Darn you Jeff Tweedy! Just when I am ready to write you and Wilco off as another pre-millennium band that peaked far too soon, you keep proving me wrong. Considerably less indulgent than its immediate predecessors The Whole Love is the least forced effort they’ve released since Summer Teeth. It’s also the first to make full use out of the post-Jay Bennett line up. Whole Love tethers itself to every Wilco album before it while creating an expanse that only hints of things to come. In short, it is the sort of experimental music, played with gusto by a band with nothing to prove, that made us fall in love with them to begin with. Be sure to pick up the bonus disc version featuring “I Love My Label.” It’s quite possibly the most ironic song Tweedy has ever written, which is saying something.

The second tier in no particular order

Saint Vincent

Strange Mercy

Had I heard this a bit earlier, it would likely have cracked my top five. As it is, the ways in which Annie Clark keeps effortlessly tossing us curve balls – just when you think you’ve settled into an emotional groove she again shifts gears – all the while giving us one emotional kick after another. Now, would someone please give me a virtual kick in the backside for having missed them at MoogFest?

John Wesley Harding

The Sound of My Own Voice

An incredible collection of verbal epistles arranged with pure pop intuition and sung with an urgency to match the times. Not to mention that stellar cast of guest stars. Harding himself is easily the best folk singer in England not named Billy Bragg.

Adele

21

Sure she dominates the airwaves but let’s not be elitist: Just because she is so damn popular doesn’t mean she isn’t good. Her raspy beyond her years voice tends to dominate the surroundings but taken on their own the songs that populate 21 might even be stronger than those on her magisterial debut.

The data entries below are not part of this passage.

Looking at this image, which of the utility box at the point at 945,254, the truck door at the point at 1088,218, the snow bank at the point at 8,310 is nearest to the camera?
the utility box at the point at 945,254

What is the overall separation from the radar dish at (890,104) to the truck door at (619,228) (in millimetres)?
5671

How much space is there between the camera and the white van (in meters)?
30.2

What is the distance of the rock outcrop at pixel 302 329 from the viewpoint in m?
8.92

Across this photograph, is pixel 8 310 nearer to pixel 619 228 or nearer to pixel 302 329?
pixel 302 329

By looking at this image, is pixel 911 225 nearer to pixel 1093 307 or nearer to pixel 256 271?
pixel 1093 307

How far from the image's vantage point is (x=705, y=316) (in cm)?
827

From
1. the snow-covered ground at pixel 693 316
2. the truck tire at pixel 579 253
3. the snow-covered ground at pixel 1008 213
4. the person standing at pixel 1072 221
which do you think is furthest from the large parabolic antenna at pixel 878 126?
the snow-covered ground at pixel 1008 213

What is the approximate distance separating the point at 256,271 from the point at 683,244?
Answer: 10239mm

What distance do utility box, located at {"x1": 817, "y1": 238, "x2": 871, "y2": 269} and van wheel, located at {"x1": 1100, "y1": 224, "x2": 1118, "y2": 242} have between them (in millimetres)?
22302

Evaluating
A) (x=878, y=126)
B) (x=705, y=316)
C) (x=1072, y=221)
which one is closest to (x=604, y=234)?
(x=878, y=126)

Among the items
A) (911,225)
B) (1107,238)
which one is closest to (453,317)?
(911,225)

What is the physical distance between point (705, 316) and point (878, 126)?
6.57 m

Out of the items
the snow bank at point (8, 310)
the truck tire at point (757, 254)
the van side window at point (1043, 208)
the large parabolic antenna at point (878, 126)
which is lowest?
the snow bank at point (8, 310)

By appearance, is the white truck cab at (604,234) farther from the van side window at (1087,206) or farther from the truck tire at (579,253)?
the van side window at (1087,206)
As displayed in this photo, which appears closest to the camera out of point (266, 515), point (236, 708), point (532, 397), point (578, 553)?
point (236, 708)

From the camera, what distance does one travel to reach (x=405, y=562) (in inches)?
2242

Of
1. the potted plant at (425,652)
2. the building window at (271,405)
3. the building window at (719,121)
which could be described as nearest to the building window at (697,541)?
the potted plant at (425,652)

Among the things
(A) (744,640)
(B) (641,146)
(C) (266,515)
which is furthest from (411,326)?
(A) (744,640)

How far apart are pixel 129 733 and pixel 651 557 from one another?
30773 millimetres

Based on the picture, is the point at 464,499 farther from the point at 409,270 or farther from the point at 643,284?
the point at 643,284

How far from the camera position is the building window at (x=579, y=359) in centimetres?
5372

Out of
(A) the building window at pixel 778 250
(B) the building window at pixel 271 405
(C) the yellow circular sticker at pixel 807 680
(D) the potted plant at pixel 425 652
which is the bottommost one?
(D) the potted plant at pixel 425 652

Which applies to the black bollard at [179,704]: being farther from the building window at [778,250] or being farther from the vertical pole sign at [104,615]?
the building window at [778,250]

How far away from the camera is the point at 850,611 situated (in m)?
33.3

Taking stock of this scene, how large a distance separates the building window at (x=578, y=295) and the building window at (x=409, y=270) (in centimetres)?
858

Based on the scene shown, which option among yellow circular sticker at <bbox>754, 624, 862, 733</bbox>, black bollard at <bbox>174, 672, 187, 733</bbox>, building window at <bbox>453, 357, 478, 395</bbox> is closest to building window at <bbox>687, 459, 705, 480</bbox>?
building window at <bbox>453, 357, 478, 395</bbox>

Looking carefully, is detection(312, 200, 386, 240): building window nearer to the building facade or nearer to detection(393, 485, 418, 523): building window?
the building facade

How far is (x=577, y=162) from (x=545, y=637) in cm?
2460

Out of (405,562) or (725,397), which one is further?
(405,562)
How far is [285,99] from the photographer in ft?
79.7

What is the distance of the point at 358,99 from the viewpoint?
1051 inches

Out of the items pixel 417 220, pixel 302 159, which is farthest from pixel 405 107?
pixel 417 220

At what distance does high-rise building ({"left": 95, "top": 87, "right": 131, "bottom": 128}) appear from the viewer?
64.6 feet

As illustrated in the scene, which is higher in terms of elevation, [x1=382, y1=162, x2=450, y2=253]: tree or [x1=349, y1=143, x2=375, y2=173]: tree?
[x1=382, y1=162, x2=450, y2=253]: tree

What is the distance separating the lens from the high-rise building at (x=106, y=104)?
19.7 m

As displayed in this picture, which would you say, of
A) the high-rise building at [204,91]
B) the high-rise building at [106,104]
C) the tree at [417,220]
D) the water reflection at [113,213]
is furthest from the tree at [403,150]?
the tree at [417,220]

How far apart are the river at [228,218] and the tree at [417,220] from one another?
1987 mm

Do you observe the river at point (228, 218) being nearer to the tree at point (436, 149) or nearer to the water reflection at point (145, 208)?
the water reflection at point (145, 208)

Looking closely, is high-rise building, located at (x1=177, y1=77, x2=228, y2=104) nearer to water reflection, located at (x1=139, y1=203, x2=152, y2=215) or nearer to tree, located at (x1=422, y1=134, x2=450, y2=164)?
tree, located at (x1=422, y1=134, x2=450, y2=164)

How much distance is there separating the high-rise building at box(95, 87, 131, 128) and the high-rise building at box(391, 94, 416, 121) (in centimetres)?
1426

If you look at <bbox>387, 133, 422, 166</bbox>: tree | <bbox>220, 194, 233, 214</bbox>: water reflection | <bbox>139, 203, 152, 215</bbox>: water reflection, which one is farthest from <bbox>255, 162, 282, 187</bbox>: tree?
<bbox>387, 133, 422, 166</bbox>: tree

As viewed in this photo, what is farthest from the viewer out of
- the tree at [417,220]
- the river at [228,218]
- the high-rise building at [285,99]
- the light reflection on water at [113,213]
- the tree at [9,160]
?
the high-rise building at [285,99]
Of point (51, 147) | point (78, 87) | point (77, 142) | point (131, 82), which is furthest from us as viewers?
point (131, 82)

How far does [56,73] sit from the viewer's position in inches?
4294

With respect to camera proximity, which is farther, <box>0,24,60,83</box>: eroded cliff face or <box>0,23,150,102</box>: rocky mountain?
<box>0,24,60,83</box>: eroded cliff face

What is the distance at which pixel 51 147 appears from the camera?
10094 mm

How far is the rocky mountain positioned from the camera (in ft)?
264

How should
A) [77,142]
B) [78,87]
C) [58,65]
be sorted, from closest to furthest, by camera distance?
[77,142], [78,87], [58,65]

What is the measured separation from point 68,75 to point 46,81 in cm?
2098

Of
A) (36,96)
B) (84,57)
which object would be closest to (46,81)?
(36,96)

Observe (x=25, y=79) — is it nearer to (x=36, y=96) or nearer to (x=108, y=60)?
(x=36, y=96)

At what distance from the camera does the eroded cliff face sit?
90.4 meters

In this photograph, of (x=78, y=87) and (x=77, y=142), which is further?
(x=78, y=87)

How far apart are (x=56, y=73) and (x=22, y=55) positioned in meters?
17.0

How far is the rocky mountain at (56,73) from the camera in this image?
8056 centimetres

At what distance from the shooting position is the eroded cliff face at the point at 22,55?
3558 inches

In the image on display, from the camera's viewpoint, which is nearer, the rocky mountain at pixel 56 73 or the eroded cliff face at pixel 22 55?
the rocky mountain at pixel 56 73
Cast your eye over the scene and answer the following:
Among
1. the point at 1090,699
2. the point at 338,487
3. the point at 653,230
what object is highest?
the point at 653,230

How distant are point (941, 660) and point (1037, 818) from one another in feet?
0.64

Once she recovers from her bout of throat ailments the world will indeed be her oyster. I look for her to return sounding refreshed and ready to take no prisoners.

Feist

Metals

It’s easy to dismiss the relative lightweight nature of Leslie Feist’s music but that quality of understated assurance is the very thing that makes her so likeable. There’s not a hint of self consciousness to this album, but rather a yearning for better times and better loves. What really makes this collection shine are the lilting arrangements and the commitment to finally put her remarkable voice up front and center, where it should have been all along.

TV on the Radio

Nine Types of Light

Less dependent on the intense grooves of 2008’s Dear Science the more stripped down approach found here better supports the songs within; there are still those trademark layers of instrumentation but here they are more easily dissected and enjoyed.

That sense of space is a good thing, giving Nine Types of Light plenty of room to breathe, and the listener time to digest the richness of the songs. And while the introduction of a few acoustic instrumentals might at first seem a bit disconcerting, in the end they make perfect sense. Not quite a masterpiece but rather another solid addition to their catalog.